What Standardized Tests Ain’t Good For

Assessment’s incompatible triad

It is devilishly difficult — when not impossible — for an assessment to i) examine the deep and substantive aspects of meaningful learning goals, ii) do so in a standardized manner and iii) deliver timely results. It is not difficult for an assessment to do any two of these three, but expecting all three is…a path to disappointment.

The demands of instructionally informative assessment

Instructionally informative assessment should address the most valuable and important learning goals and should deliver results in a timely fashion. This is incontrovertible. If the results are not timely, they are not actionable and therefore simply do not inform instruction. If an assessment fails to address the most valuable and important learning goals, it can encourage a diversion of precious resources (e.g., time, attention) from those actually important and worthy learning goals. If as assessment does not address valuable and important learning goals, it should be ignored.

But, wait….

Yeah, standardized assessment simply ain’t good at informing instruction. It generally will focus on less deep and substantive learning goals or deliver results too late to make a difference to instruction.

What about formative assessment?

Unfortunately, people often confuse formative assessment with interim assessment. Formative assessment is assessment that informs instruction. Prototypically, teachers can return to reteach material if formative assessments show that students have not achieved the desired levels of proficiency — focusing their efforts on the particular skills and lessons that students need.

If coverage demands prevent this kind of revisiting of course material, the assessment was not formative. If the results of the assessment come back too late to act on, the assessment was not formative.

Assessments that are given through a course, at various points along the way, are interim assessments.
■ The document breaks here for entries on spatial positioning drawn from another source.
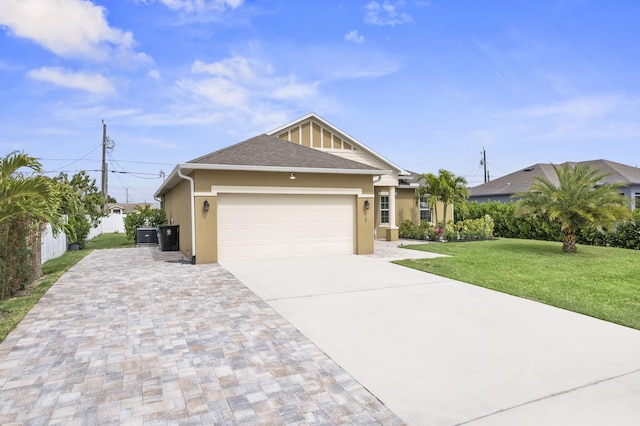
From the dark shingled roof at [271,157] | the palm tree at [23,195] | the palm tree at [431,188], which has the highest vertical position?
the dark shingled roof at [271,157]

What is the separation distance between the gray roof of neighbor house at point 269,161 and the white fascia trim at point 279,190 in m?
0.58

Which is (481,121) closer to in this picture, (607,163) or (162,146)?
(607,163)

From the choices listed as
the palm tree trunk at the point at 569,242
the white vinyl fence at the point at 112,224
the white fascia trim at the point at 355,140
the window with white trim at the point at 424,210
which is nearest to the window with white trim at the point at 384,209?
the white fascia trim at the point at 355,140

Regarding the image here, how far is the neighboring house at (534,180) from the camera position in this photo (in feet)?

(We love formative assessment. This can include the most informal kinds of assessment (e.g., quizzical looks on students’ faces) and much more formal kinds of classroom assessment. Teachers use formative assessment all the time, and great teachers make careful use of many types of formative assessment. It is just difficult to use standardized tests for formative assessment.)

Why can’t standardized assessment do better?

The problem is timeliness and scoring. The kinds of items/questions that are most amenable to quick and/or automated scoring only assess some lessons well. The kinds of learning that really require students to show their work or explain their thinking in order to be assessed are not among them. When scoring calls on discretion and judgment by scorers, one of the most critical aspects of standardized testing is lost, but the kind of nuanced use of formative assessment that we so admire simply depends on justifyng that kind of professional judgment by teachers.

This is the difference between the simplest kinds of surface comprehension of reading, and the more substantive kinds of analysis and deeper understanding of the meaning of text. This is the difference between simple applications of simple ideas in math and science, and the more complex ideas that students should be working towards.

When assessments call for judgments and nuance in scoring student responses, timeliness is lost. Standardized assessment is often based on a distrust of local teachers scoring responses, themselves. This does better assure standardized scoring procedures and consistent decisions, but it simply takes time. Faster alternatives that do not depend on the classroom teacher to score either focus on more simplistic content, or — as with so much automated scoring – are incapable of providing the kind of specific and content-focused information that teachers need to make formative decisions.

What should teachers do, then?

Teachers should primarily rely on the multitude of sources of information they have on student learning. They have their own assessments of students’ work, including tests. They have the kinds of questions that students ask and the expressions on their faces. All of this information is contextualized and grounded in the relationships that tell teachers so much about their students.

Standardized assessment cannot compete with all of that. So long as teachers are gathering these sorts of information, they should already know more than standardized tests can tell them.

What about artificial intelligence (AI)?

Perhaps because of the attention that OpenAI’s ChatGPT was getting in the media, the 2023 meeting of the National Council on Measurement in Education had a recurring sub-theme of What about AI? This is timely question.

We are AI skeptics. We have not seen evidence that’s AI engines can provide accurate enough information about strengths and weaknesses about student work that teachers should trust it over their own judgment. In early 2023, Education Week asked ChatGPT to generate some essays in response to a question and then to give feedback on those essays. The feedback looked like real feedback, but it was not accurate. For example, it cited an essay for making good use of details that teachers agreed did not include good use of details.

Will AI ever be able to take the scoring role in standardized assessment so that it can deliver timely feedback about deep and substantive lessons in a standardized manner? Maybe. Sure, eventually. But when? Not today, and we do not think it is going to happen next year, either.